### Try it
Print the material below exactly as it stands, please, from its first line to the line holding "common name: ocelot", with no pictures.

▼

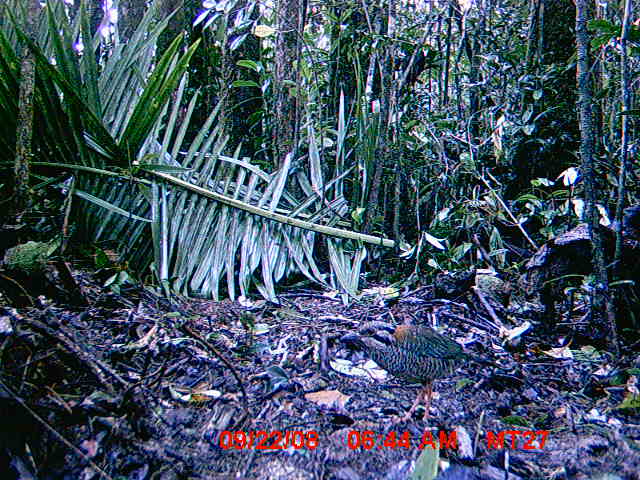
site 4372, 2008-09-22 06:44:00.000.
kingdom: Animalia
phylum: Chordata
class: Aves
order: Coraciiformes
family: Brachypteraciidae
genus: Brachypteracias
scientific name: Brachypteracias squamiger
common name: scaly ground-roller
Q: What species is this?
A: Brachypteracias squamiger (scaly ground-roller).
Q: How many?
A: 1.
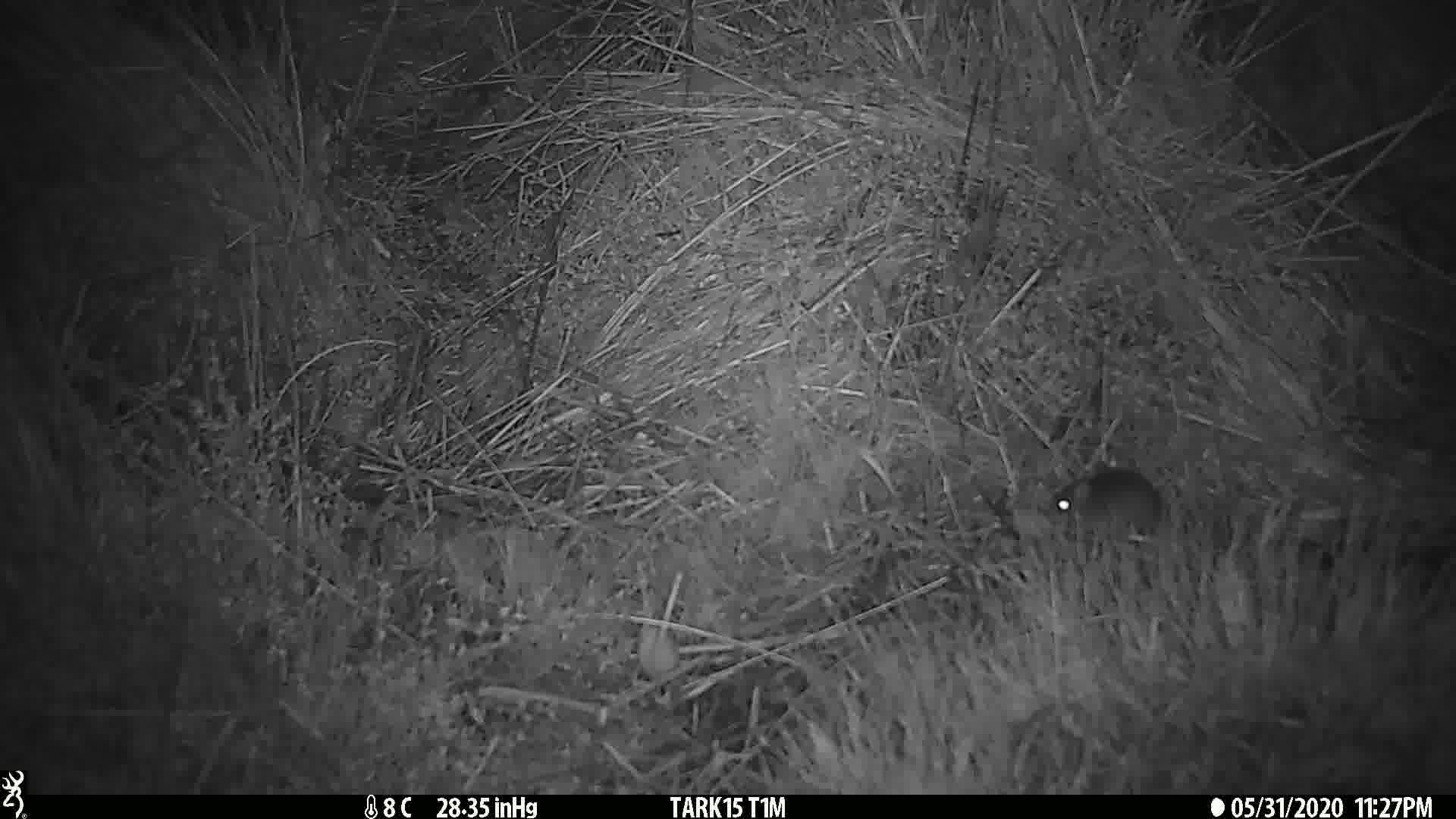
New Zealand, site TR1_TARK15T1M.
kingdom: Animalia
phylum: Chordata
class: Mammalia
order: Rodentia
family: Muridae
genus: Mus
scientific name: Mus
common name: mouse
Mouse (Mus).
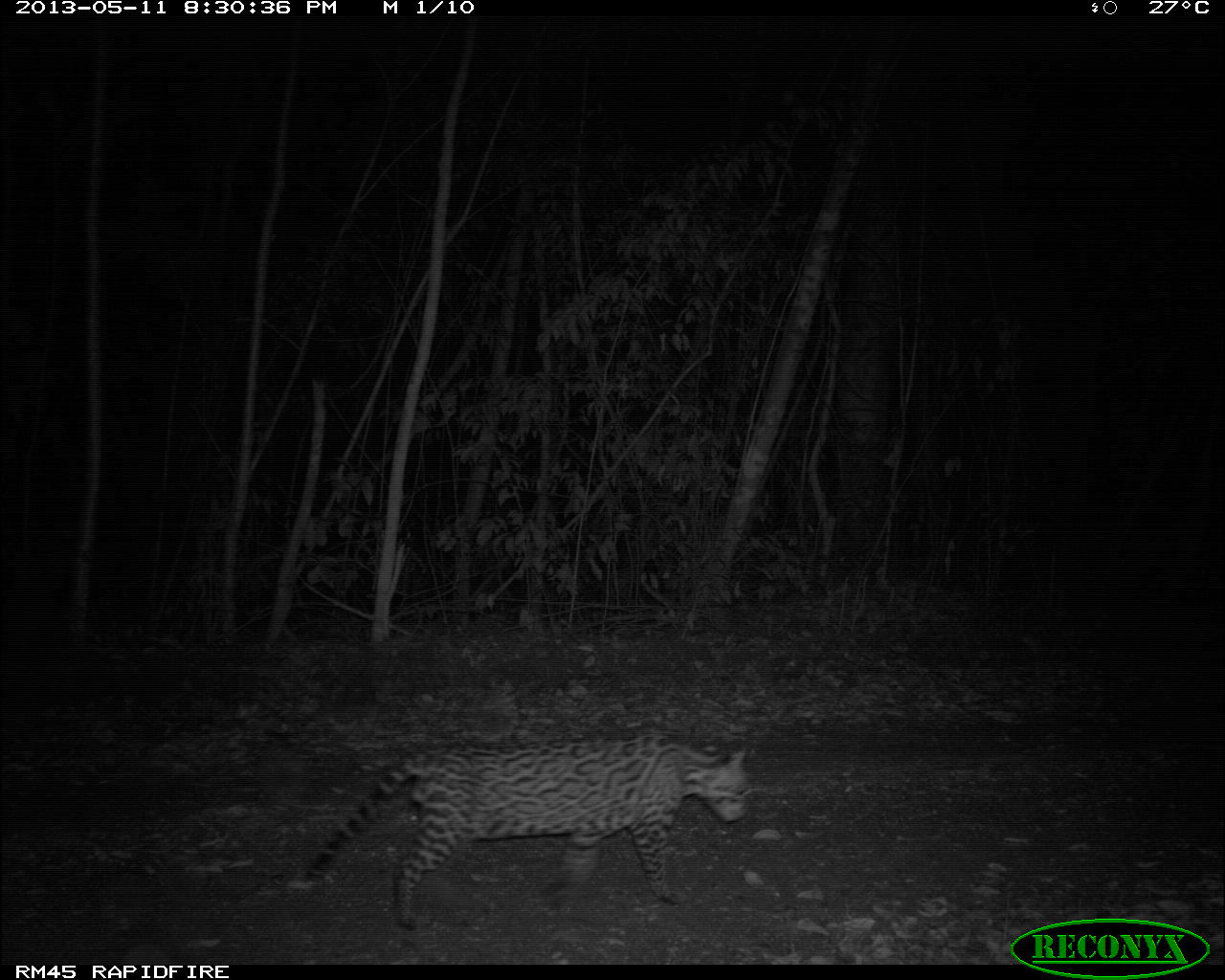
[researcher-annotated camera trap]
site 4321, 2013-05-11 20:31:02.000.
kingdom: Animalia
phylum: Chordata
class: Mammalia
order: Carnivora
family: Felidae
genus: Leopardus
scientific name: Leopardus pardalis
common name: ocelot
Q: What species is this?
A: Leopardus pardalis (ocelot).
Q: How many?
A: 1.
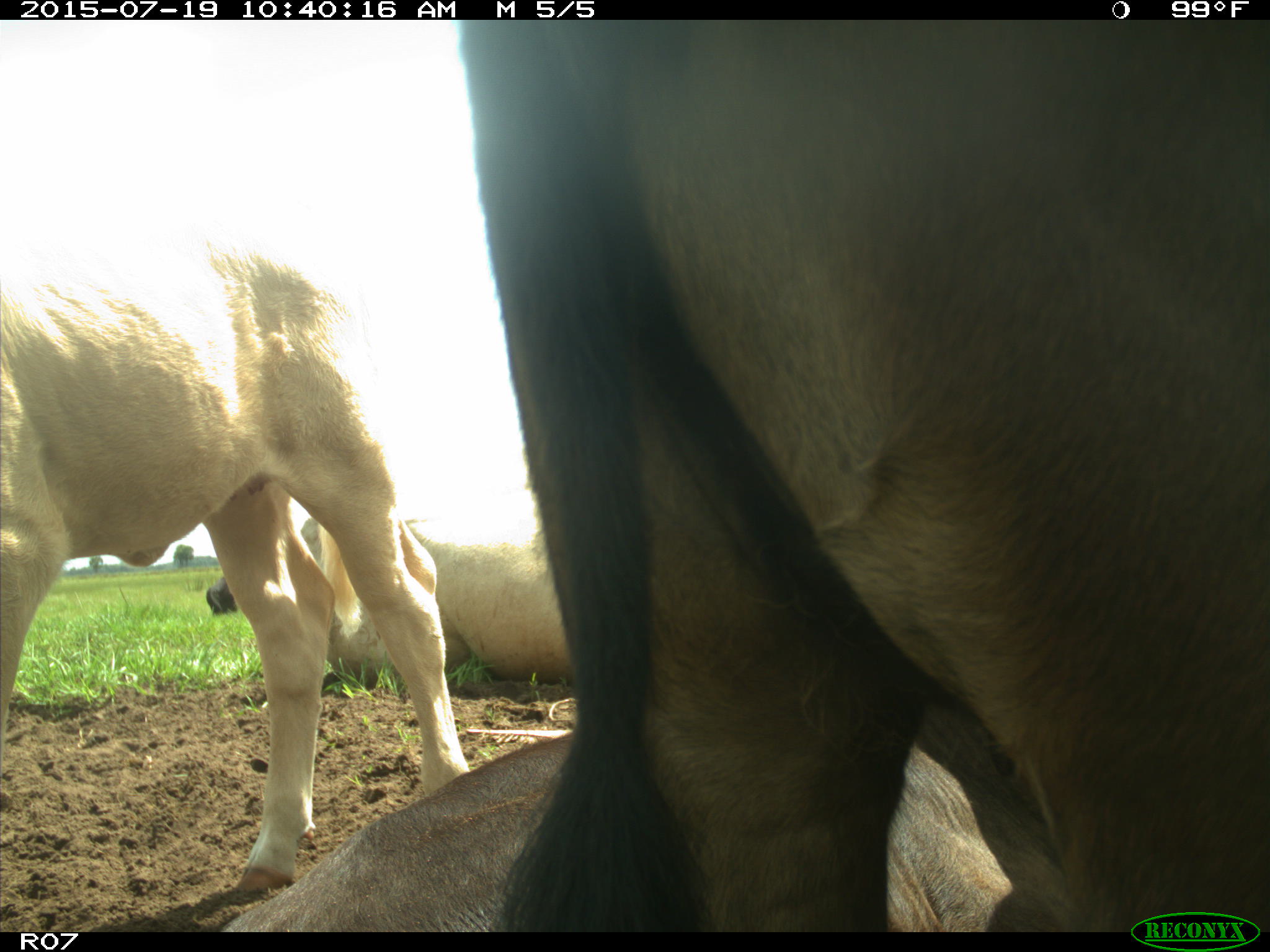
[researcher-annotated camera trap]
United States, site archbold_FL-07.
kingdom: Animalia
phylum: Chordata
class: Mammalia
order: Artiodactyla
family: Bovidae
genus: Bos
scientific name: Bos taurus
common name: domestic cow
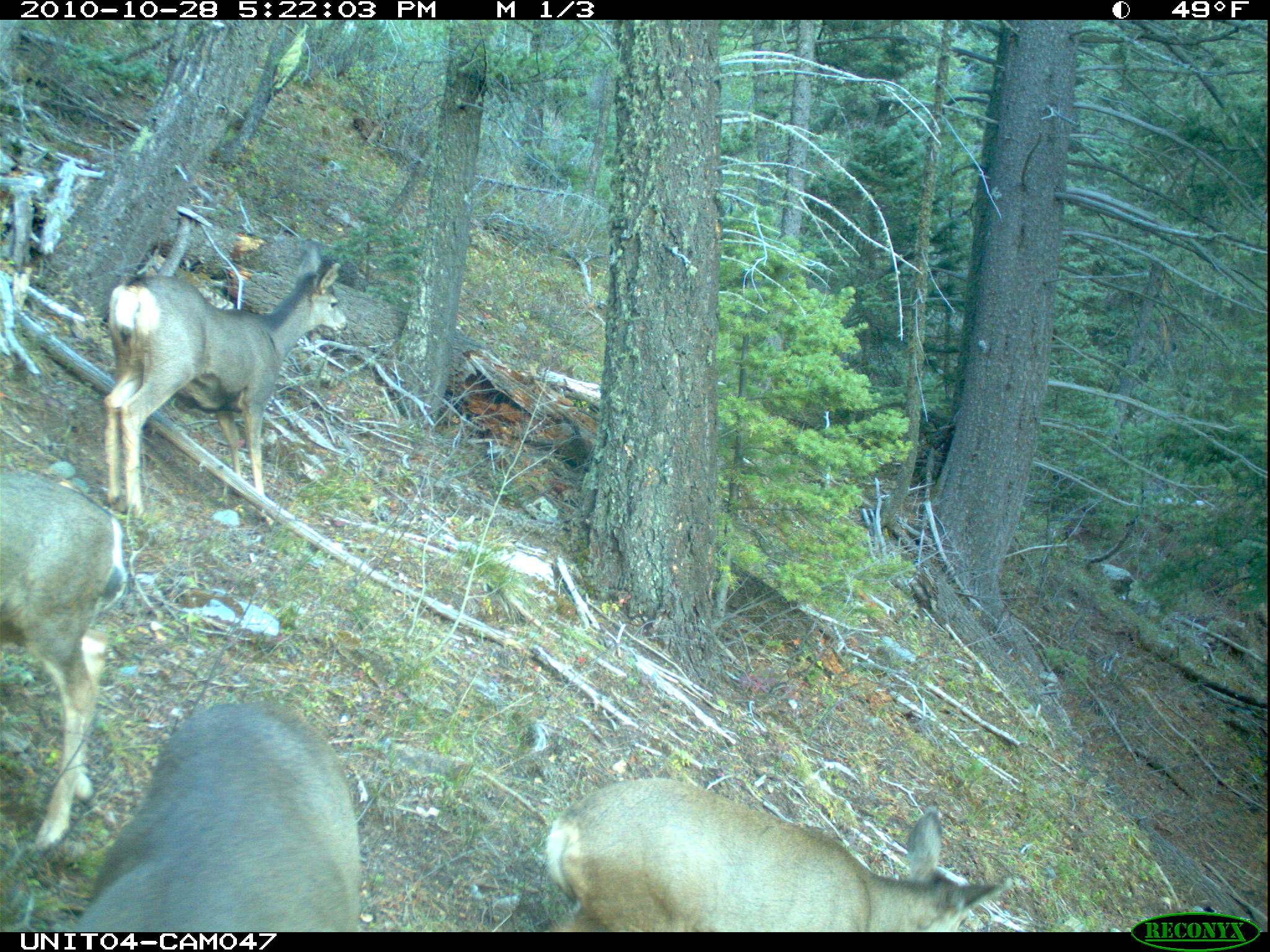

▲

### Answer space
site 4372, 2008-09-22 06:44:00.000.
kingdom: Animalia
phylum: Chordata
class: Aves
order: Coraciiformes
family: Brachypteraciidae
genus: Brachypteracias
scientific name: Brachypteracias squamiger
common name: scaly ground-roller
Q: What species is this?
A: Brachypteracias squamiger (scaly ground-roller).
Q: How many?
A: 1.
New Zealand, site TR1_TARK15T1M.
kingdom: Animalia
phylum: Chordata
class: Mammalia
order: Rodentia
family: Muridae
genus: Mus
scientific name: Mus
common name: mouse
Mouse (Mus).
[researcher-annotated camera trap]
site 4321, 2013-05-11 20:31:02.000.
kingdom: Animalia
phylum: Chordata
class: Mammalia
order: Carnivora
family: Felidae
genus: Leopardus
scientific name: Leopardus pardalis
common name: ocelot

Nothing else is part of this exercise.